Un levier intéressant dont nous disposons ici est de découpler le « poids » à des fins d’incitation du « poids » à des fins de consensus : la récompense pour chaque validateur au sein du comité devrait être la même (au moins pour les validateurs avec ≤M ETH), pour garder la récompense moyenne proportionnelle. Nous pouvons toujours effectuer un décompte consensuel des validateurs du comité en utilisant l’ETH comme poids. Cela garantit que la rupture du caractère définitif nécessite un montant d’ETH égal à plus d’un tiers du montant total d’ETH du comité.
L’analyse de la loi de Zipf calculera le montant d’ETH comme suit :
À chaque niveau quadratique du solde total, le nombre de validateurs est inversement proportionnel à ce niveau de solde, et le solde total de ces validateurs sera le même.
Par conséquent, le comité aura une quantité égale d’ETH participant à chaque niveau de solde, à l’exception des niveaux supérieurs à la barrière M (les validateurs font toujours partie du comité).
Par conséquent, nous avons le niveau Log2(M) pour chaque K validateurs au niveau ci-dessus, et K+K/2+…=2K validateurs de niveau supérieur. Par conséquent, K=4096/Log2(M)+2.
Le plus grand validateur aura M*k ETH. Nous pouvons travailler à rebours : si le plus grand validateur a 2^18=262144 ETH, cela signifie (en gros) M = 1024 et k = 256.
Le montant total de l’ETH promis est de :
Tous les droits et intérêts des 512 principaux validateurs (2^18*1+2^17*2+……+2^10*2^8=2359296)
Plus des paris plus petits issus d’un échantillonnage aléatoire (2^8*(2^9+2^8+2^7…) est approximativement égal à 2^8*2^10=2^18)
Nous avons gagné un total de 2621440 ETH, soit le coût de l’attaque était d’environ 900 000 ETH.
Le principal inconvénient de cette approche est qu’elle introduit un peu plus de complexité dans le protocole pour sélectionner au hasard les validateurs d’une manière qui nous permet de toujours garantir la sécurité du consensus lorsque le comité change.
Son principal avantage est qu’il conserve une forme reconnaissable de staking indépendant, conserve un système unique et permet même de réduire le montant minimum de la mise à des niveaux très bas (par exemple 1 ETH).
Si nous déterminons que derrière le protocole SSF, nous voulons nous en tenir à 8 192 signatures, ce qui facilitera la vie des responsables de la mise en œuvre technique, ainsi que des constructeurs d’infrastructures de support telles que les clients légers. Il devient plus facile pour quiconque d’exécuter un client de consensus, et les utilisateurs, les passionnés de jalonnement et autres peuvent immédiatement travailler sur cette hypothèse. La charge future du protocole Ethereum n’est plus inconnue : elle pourrait être améliorée à l’avenir via des hard forks, mais seulement si les développeurs sont convaincus que la technologie s’est suffisamment améliorée pour pouvoir gérer plus de signatures par créneau horaire avec la même facilité.
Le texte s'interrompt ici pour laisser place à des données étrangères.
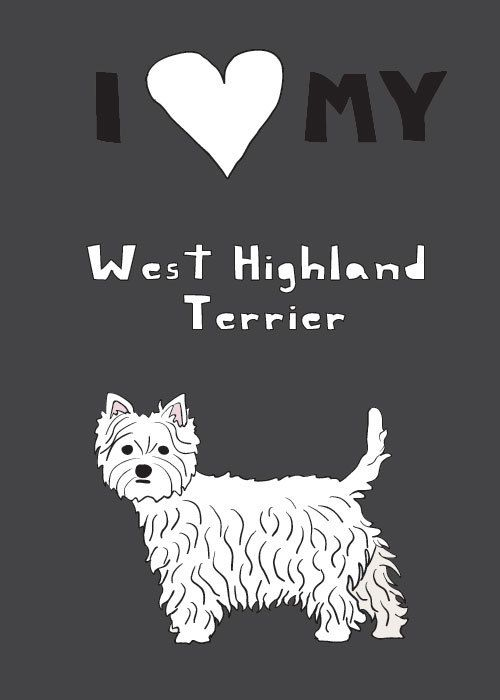 West Highland Terrier love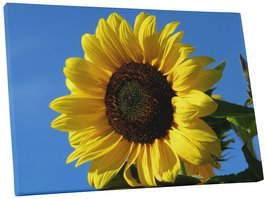 "Pingo World 0809QG41IFM ""Sunflower Flower"" Gallery Wrapped Canvas Wall Art, 30""  - $53.41"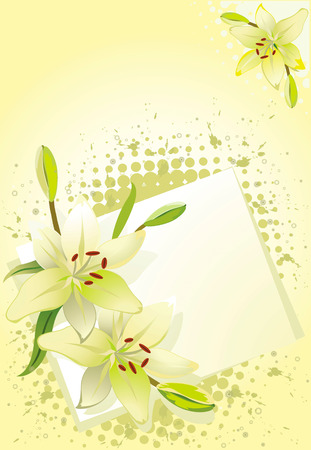 lily vector: Lily, vector grunge floral background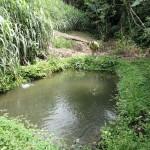 Estanque para la cría de peces con muchas hierbas y pastos alrededor que impiden el acceso.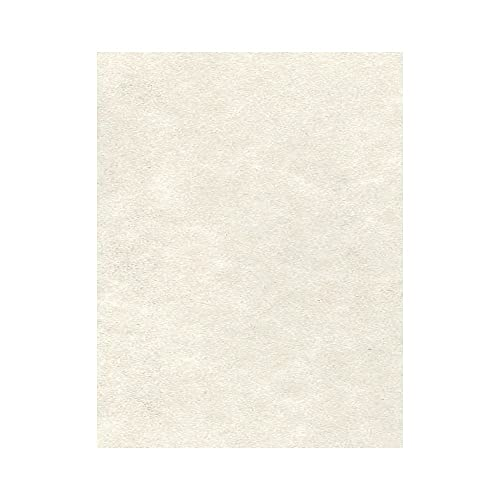 8 1/2 x 11 Cardstock - Cream Parchment (50 Qty.)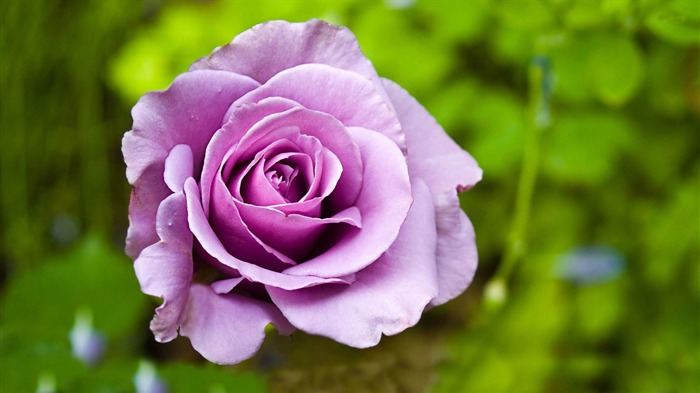 mauve rose-beautiful flowers Picture wallpaper Views:4369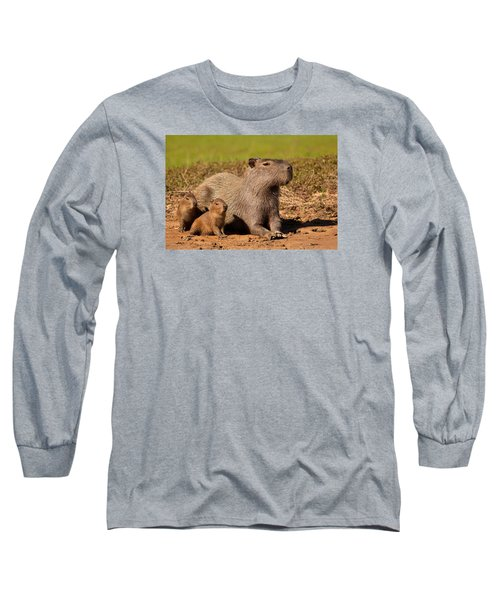 Capybara Family Enjoying Sunset Long Sleeve T-Shirt by Aivar Mikko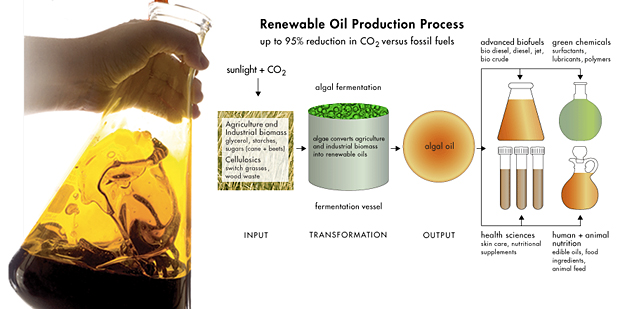 Renewable Oil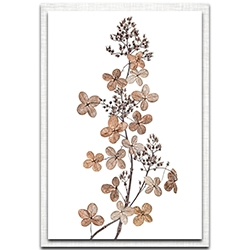 Mandy Disher Hydrangea Paniculata 22in x 32in Modern Farmhouse Floral on Metal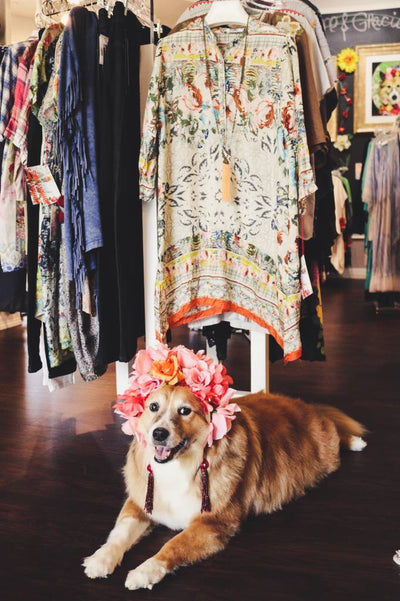 Gracie Says... Flowers For Fall!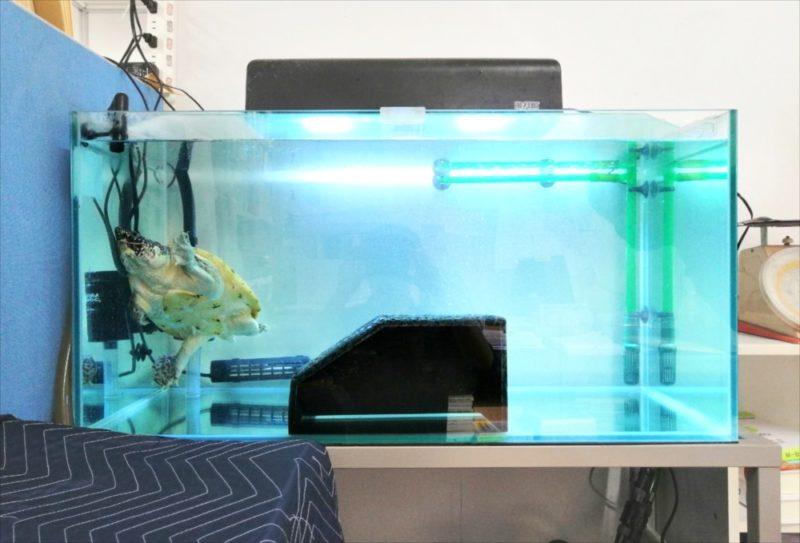 文京区 オフィス 亀水槽 メンテナンス事例 水槽画像1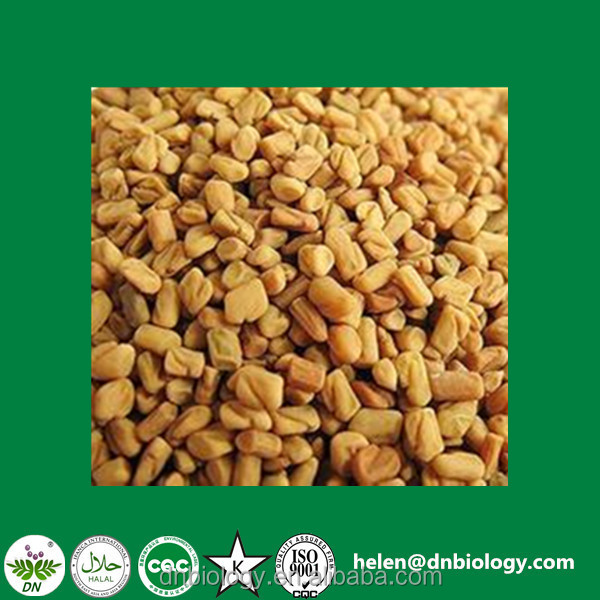 100% Natural Fenugreek P.E. Fenugreek Seed Extract 20% 4-hydroxyisoleucine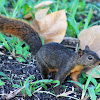 brown squirell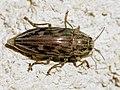 Chalcophora mariana (dorsal).jpg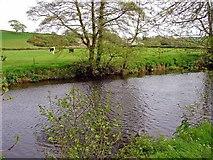 SN0717 : The Eastern Cleddau running past Llawhaden churchyard by Dylan Moore
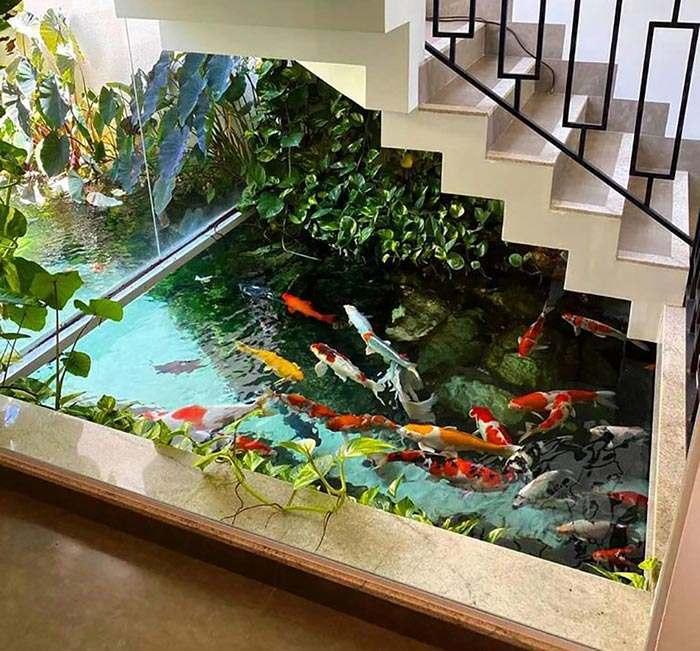 Bể cá koi đẹp trong nhà tạo nét đẹp riêng cho khu vực cầu thang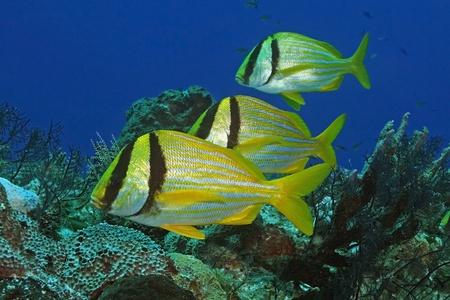 cozumel: Group of Three Porkfish (Anisotremus virginicus) - Cozumel, Mexico Stock Photo
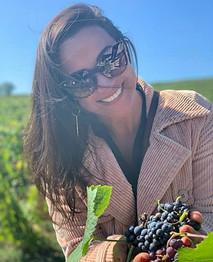 Colhendo uvas no vinhedo da Taittinger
Le reste consistera à décider laquelle des trois approches ci-dessus nous souhaitons adopter, ou peut-être une approche complètement différente. Il s’agira de savoir avec quels compromis nous sommes à l’aise, en particulier comment résoudre les problèmes impliqués, comme le jalonnement de liquidité, qui peuvent probablement être résolus séparément des problèmes techniques qui deviennent désormais plus faciles.